How to determine the value and efficacy of machine learning
Machine learning (ML) related topics are a major trend. Countless blog posts exist covering how to create various models, juggle them around, use IT applications, etc. However, these articles rarely address the prerequisites for making them production worthy or even possible. What I wanted to touch upon is everything that revolves around those models. Similar to microservices, the concept is nice but only works when other capabilities are mature enough (i.e., being able to provision required resources quickly).
Often the companies starting to venture into the ML world misjudge the scope and breadth of things that should already be in place for a successful ML model performance in a production environment. While playing with ML sandbox data in isolated environments can give some insights, it won't bring you value. ML models need to be rolled out into production and used to provide value for teams and customers. Additionally, after rolling them out, you have to make sure you are delivering that value and must monitor the performance of your models as time evolves.

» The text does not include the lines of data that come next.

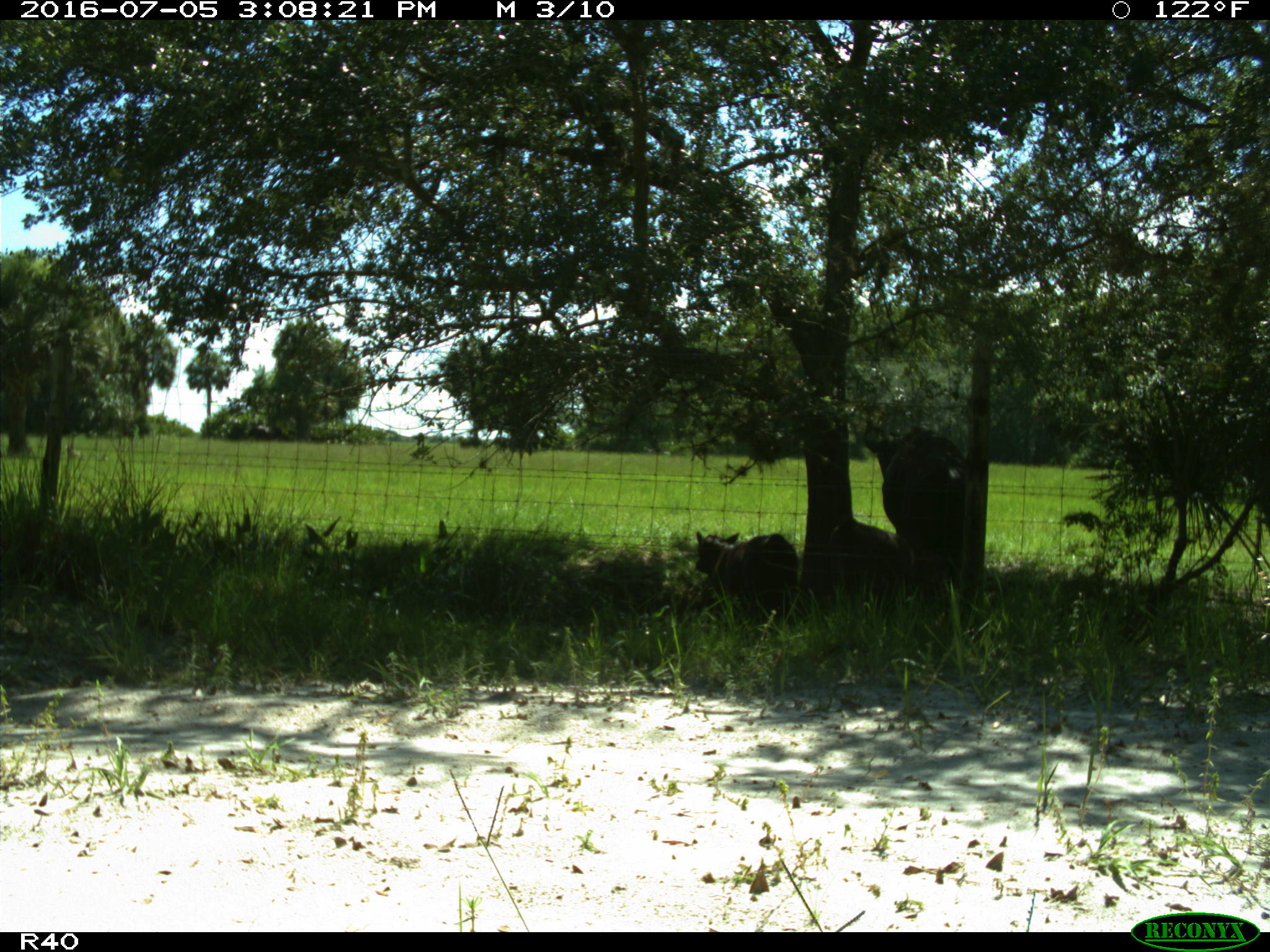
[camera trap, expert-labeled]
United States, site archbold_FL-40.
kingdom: Animalia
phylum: Chordata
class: Mammalia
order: Artiodactyla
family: Bovidae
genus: Bos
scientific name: Bos taurus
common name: domestic cow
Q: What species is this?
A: Bos taurus (domestic cow).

In this article, I'll explore the capabilities that should be in place to leverage ML models in an automated fashion and how to use them in production environments. I will also present prerequisites for successful production deployment and operations.
Identify prerequisites for machine learning
Many companies try to play with ML and figure out if it can bring competitive advantages for a company or add value to their clients. Companies tend to start ML initiatives, create models, and mine some insights. When the point comes where those models need to be incorporated into products or processes, they realize it's impossible because the prerequisites are not available. The time and money already spent on the models are never recovered.
Gartner predicts that through 2022, 85 percent of AI projects will deliver erroneous outcomes due to bias in data, algorithms, or the teams responsible for managing them.
This prediction is why we should be thinking about the plumbing part as soon as we decide to go onto this endeavor. We need to make sure all the prerequisites are mapped out and understand the full scope of the journey.
The importance of a CI/CD pipeline
When discussing prerequisites for developing software products, most engineers agree that a functioning/automated CI/CD pipeline is a must. Creating the software itself is not enough; it needs to be tested, verified, and repeatably deployed to production environments.
The same applies to ML. After all, the model IS the code. However, there are additional requirements beyond code. The model requires data as an input while being created, meaning that ML needs to extend to a traditional CI/CD. Let's take a closer look at the ML landscape and identify items "serving" ML models.
The ML model part is just a fraction of all of the items that are servicing it. In most cases, it's the part that gets the most attention even though other parts are larger in scope and more difficult to integrate properly in the operational environment.
As an enhancement, take a traditional code CI/CD pipeline and add data elements to support the ML model build and monitoring.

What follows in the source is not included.